_Document:_
Promissory Note between Viewpoint Molecular Targeting, Inc.and Hills Bank and Trust Company, dated December 29, 2022

Contract Categories: Business Finance - Note Agreements
EX-10.13 11 ex_520700.htm EXHIBIT 10.13 ex_520700.htm

Exhibit 10.13

 

PROMISSORY NOTE

 

 

Principal Loan Date Maturity Loan No Call/ Coll Account Officer
$1,771,250.00 12-29-2022 12-29-2027 8079917501 1E / 502 VAA2811 JLSTUL

References in the boxes 1:1bove are for Lender's use only and do not limit the applicability of this document to any particular loan or item.

An item above containing "***" has been omitted due to text length limitations.

 

Borrower: Viewpoint Molecular Targeting INC Lender: Hills Bank and Trust Company
  2500 Crosspark RD E-116   Coralville
  Coralville, IA ###-###-####   131 Main Street, PO Box 160
      Hills, IA 52235
      (800) 445-5725
       

 

Principal Amount: $1,771,250.00 Date of Note: December 29, 2022

 

PROMISE TO PAY. Viewpoint Molecular Targeting INC ("Borrower") promises to pay to Hills Bank and Trust Company ("Lender"), or order, in lawful money of the United States of America, the principal amount of One Million Seven Hundred Seventy-one Thousand Two Hundred Fifty & 00/100 Dollars ($1,771,250.00), together with interest on the unpaid principal balance from December 29, 2022, calculated as described in the "INTEREST CALCULATION METHOD" paragraph using an interest rate of 6.150% per annum based on a year of 360 days, until paid in full. The interest rate may change under the terms and conditions of the "INTEREST AFTER DEFAULT" section.

_Exercise task:_ Can you write out the promissory note word for word between "References in the" and "text length limitations.", inclusive?

_Data lines:_
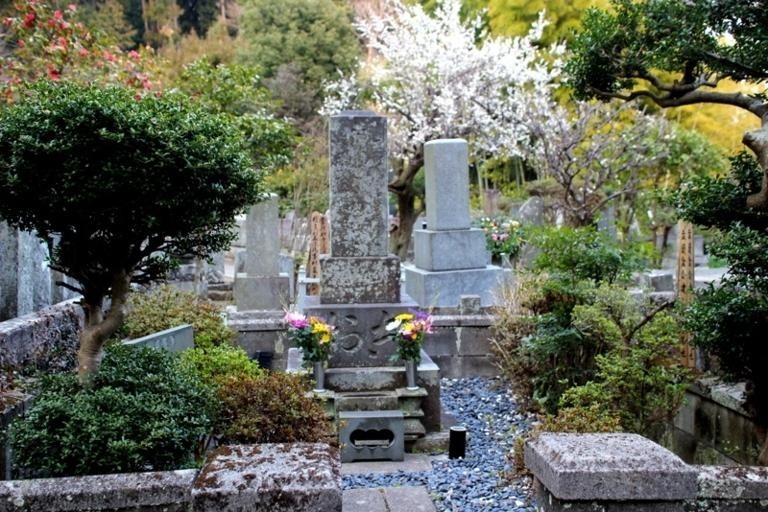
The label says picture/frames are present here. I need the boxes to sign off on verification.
[404,360,420,391]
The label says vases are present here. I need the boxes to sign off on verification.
[312,361,328,394]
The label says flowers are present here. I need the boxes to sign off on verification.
[279,306,337,370]
[382,313,434,366]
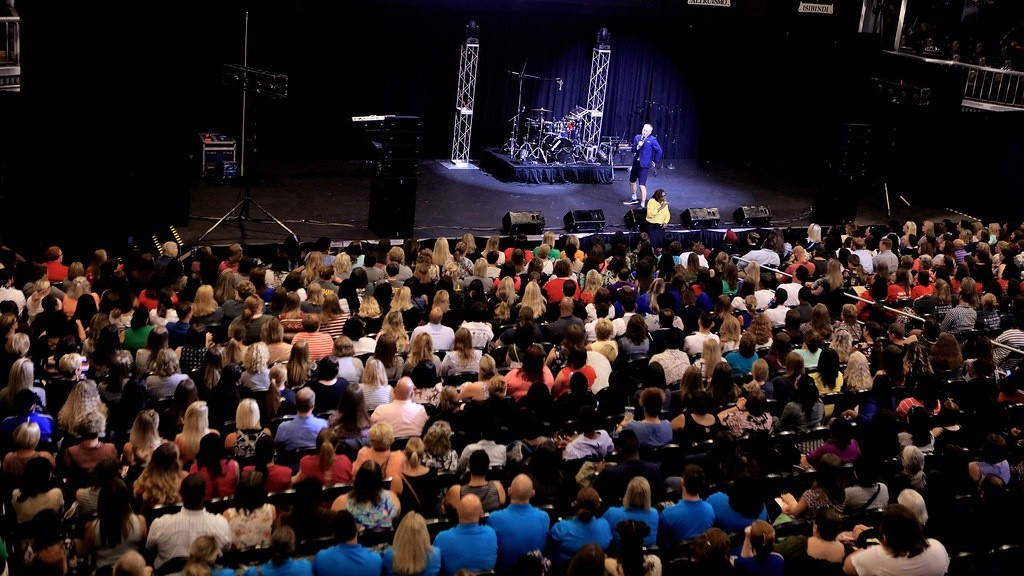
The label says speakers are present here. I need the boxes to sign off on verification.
[624,209,646,229]
[732,204,773,224]
[680,208,720,229]
[502,210,545,235]
[563,208,606,233]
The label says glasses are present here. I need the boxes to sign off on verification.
[662,193,666,198]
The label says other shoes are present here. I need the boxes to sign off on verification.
[623,197,639,205]
[637,204,645,209]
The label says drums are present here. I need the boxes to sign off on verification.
[536,121,553,133]
[540,134,574,164]
[554,121,571,133]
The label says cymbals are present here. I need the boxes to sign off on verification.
[531,108,551,112]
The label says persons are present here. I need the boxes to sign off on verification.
[623,124,662,209]
[0,218,1024,575]
[902,18,1024,105]
[645,189,670,251]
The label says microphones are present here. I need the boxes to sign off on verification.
[559,80,562,90]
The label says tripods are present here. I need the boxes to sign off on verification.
[515,106,549,166]
[196,12,301,242]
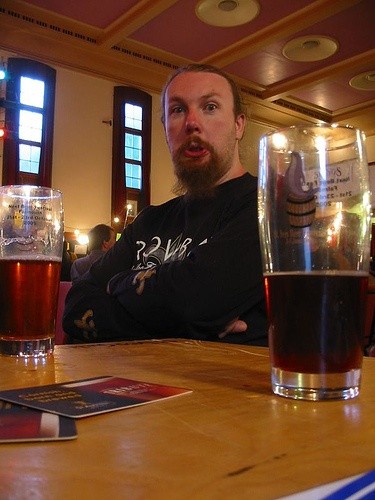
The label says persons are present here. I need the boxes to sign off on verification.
[60,64,337,347]
[71,224,115,280]
[43,238,77,282]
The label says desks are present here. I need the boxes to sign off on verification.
[0,338,375,500]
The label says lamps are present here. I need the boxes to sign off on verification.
[349,71,375,91]
[282,35,340,63]
[195,0,261,28]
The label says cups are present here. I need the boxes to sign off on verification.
[0,185,64,357]
[256,124,370,402]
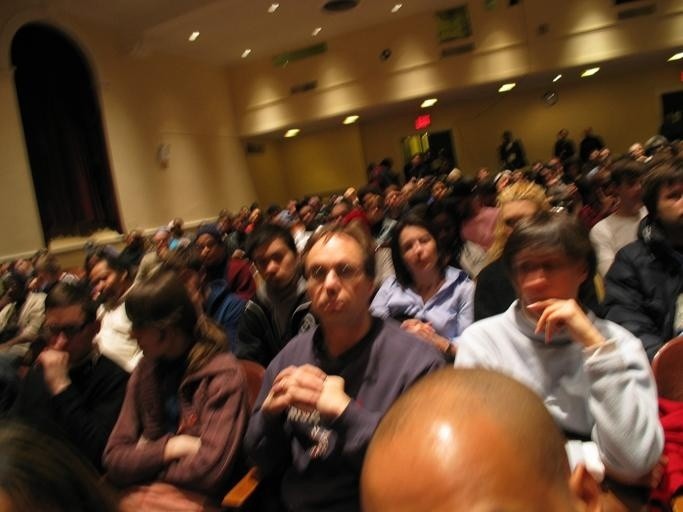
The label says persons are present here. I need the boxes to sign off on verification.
[1,124,681,511]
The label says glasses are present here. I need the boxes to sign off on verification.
[44,319,87,336]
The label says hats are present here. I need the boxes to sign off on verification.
[194,224,221,244]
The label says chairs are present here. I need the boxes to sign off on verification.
[222,361,267,507]
[649,337,683,398]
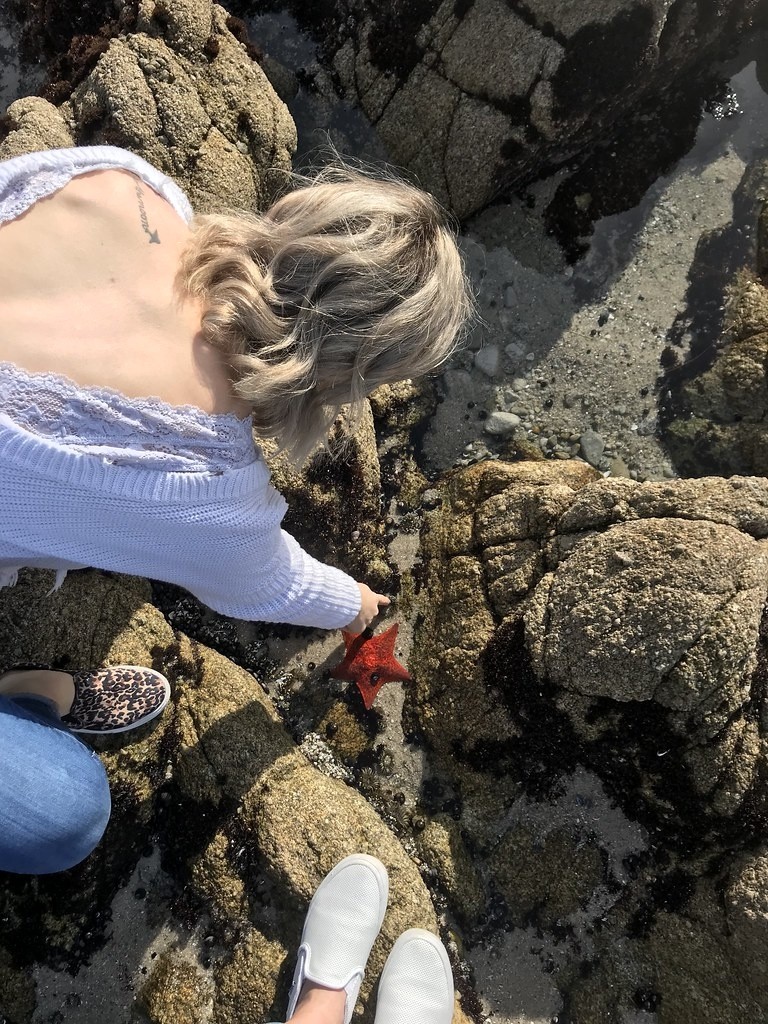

_Solution:_
References in the boxes 1:1bove are for Lender's use only and do not limit the applicability of this document to any particular loan or item.

An item above containing "***" has been omitted due to text length limitations.